**Task data**
▬▬▬▬▬▬

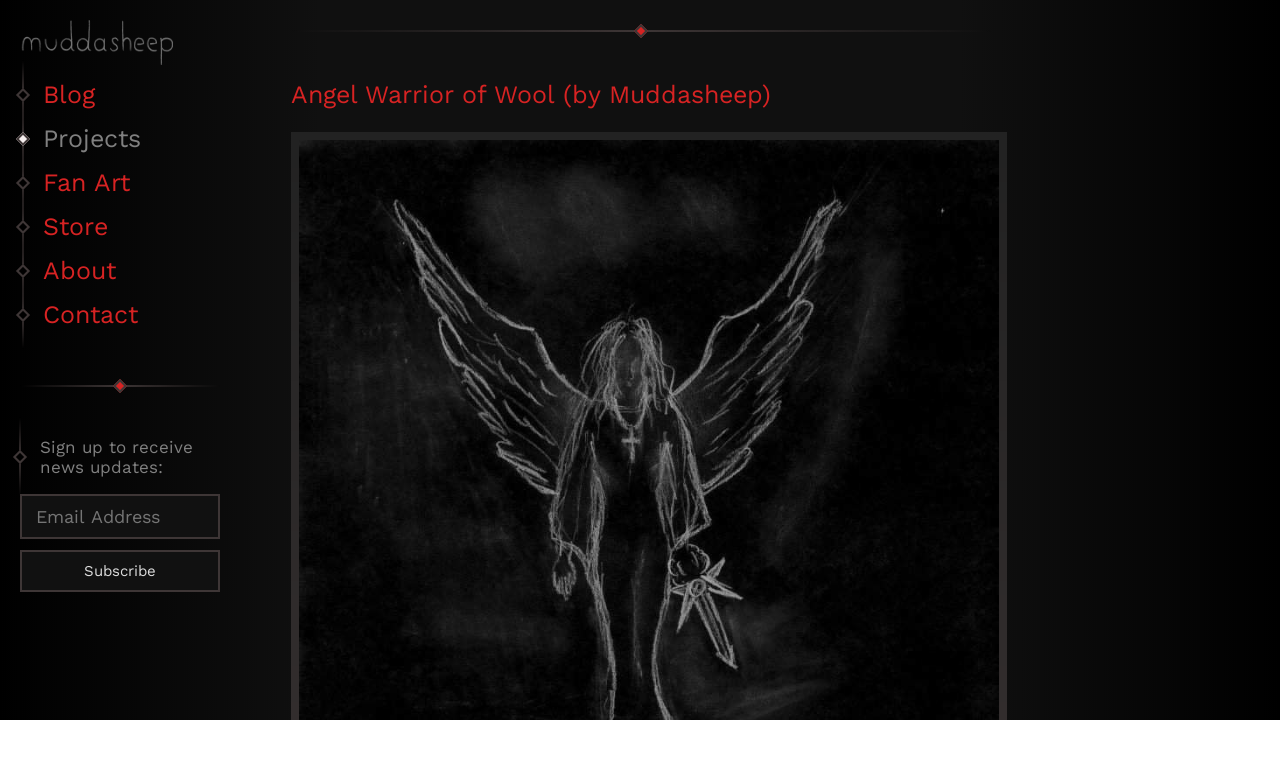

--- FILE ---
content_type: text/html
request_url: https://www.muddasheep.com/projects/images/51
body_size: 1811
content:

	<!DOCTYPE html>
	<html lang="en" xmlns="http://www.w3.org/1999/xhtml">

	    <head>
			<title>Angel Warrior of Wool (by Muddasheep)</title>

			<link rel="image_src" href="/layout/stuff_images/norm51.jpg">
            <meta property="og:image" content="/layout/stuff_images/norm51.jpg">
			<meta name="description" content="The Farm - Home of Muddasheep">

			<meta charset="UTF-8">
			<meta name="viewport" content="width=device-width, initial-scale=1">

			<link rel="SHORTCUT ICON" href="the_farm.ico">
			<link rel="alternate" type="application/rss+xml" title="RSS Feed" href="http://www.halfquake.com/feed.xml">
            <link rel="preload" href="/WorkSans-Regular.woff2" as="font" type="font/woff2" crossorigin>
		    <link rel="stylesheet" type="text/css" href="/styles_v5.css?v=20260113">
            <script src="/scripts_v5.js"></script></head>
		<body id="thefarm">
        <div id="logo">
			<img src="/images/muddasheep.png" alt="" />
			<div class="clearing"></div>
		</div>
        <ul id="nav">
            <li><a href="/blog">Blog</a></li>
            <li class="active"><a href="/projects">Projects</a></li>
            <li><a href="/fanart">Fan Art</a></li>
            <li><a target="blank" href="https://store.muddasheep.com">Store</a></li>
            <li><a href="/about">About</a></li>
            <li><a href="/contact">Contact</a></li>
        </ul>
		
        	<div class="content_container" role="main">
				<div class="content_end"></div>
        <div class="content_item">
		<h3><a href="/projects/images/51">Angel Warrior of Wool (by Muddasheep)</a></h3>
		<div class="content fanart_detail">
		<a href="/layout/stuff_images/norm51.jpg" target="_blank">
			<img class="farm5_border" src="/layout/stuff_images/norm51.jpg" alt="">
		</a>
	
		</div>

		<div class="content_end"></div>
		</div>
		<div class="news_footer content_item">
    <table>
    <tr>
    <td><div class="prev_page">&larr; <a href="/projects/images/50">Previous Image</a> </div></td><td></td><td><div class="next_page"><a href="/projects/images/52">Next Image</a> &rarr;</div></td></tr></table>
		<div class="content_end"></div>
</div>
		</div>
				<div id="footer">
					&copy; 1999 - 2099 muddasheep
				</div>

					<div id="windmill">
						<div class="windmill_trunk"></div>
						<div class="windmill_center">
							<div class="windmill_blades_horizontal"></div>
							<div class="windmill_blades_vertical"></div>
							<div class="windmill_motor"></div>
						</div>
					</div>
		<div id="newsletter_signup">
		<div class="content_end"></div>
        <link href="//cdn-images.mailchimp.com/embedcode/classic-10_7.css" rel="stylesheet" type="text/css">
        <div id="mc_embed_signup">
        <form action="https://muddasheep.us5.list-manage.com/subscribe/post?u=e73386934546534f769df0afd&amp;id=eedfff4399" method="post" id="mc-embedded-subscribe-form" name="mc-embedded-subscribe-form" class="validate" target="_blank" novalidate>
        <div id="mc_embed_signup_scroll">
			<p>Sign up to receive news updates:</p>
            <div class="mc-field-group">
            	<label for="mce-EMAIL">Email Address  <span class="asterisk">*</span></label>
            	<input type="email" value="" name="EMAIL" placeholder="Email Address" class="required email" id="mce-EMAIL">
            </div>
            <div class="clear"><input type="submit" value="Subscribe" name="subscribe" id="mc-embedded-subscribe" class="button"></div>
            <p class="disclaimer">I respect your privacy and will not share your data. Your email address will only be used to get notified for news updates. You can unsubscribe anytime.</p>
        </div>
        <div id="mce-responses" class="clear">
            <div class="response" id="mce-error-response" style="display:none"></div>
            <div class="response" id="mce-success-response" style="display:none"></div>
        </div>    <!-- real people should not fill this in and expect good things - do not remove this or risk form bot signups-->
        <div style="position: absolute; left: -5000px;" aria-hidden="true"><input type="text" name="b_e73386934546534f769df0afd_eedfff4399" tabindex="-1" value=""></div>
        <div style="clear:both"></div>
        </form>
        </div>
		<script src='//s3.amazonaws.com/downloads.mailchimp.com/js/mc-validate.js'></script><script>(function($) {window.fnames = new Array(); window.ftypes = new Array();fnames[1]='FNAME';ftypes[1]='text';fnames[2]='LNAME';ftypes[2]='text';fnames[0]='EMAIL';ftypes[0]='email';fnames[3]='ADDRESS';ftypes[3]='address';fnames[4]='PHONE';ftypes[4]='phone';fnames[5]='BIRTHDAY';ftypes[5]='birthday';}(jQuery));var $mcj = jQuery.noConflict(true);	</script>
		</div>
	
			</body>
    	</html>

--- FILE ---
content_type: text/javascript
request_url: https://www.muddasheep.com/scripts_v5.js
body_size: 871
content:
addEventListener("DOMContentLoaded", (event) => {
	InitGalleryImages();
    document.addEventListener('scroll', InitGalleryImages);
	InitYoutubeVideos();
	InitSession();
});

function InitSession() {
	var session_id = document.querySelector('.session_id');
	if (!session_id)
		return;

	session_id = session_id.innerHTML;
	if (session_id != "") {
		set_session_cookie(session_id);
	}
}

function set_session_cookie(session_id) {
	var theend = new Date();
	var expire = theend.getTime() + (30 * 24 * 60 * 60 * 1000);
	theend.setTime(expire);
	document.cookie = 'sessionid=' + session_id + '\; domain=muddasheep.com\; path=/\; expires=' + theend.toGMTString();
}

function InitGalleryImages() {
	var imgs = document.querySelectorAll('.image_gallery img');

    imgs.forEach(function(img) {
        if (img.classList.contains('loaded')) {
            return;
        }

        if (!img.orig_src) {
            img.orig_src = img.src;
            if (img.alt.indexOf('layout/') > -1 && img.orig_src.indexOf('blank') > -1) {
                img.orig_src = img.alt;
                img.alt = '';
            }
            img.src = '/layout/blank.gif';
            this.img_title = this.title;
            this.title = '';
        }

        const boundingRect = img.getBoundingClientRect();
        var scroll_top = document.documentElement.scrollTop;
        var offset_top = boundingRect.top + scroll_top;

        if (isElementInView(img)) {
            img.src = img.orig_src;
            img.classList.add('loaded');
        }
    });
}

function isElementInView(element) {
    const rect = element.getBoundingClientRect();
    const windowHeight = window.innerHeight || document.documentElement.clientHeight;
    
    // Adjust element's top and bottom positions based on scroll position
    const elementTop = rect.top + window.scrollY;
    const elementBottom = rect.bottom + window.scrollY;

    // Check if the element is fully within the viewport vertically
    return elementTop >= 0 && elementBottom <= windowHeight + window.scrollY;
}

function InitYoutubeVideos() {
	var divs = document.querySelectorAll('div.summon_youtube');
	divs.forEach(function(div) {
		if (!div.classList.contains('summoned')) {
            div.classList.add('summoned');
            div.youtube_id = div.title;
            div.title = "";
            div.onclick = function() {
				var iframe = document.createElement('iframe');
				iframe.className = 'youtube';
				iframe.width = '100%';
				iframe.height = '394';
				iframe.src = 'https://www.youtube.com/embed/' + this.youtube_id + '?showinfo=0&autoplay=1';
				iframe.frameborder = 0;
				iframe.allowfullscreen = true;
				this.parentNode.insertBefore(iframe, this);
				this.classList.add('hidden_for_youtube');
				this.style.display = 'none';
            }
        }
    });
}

▬▬▬▬▬▬

**The task**
Every line above that carries the string "head" should be copied.

**Completed task**
	    <head>
            <script src="/scripts_v5.js"></script></head>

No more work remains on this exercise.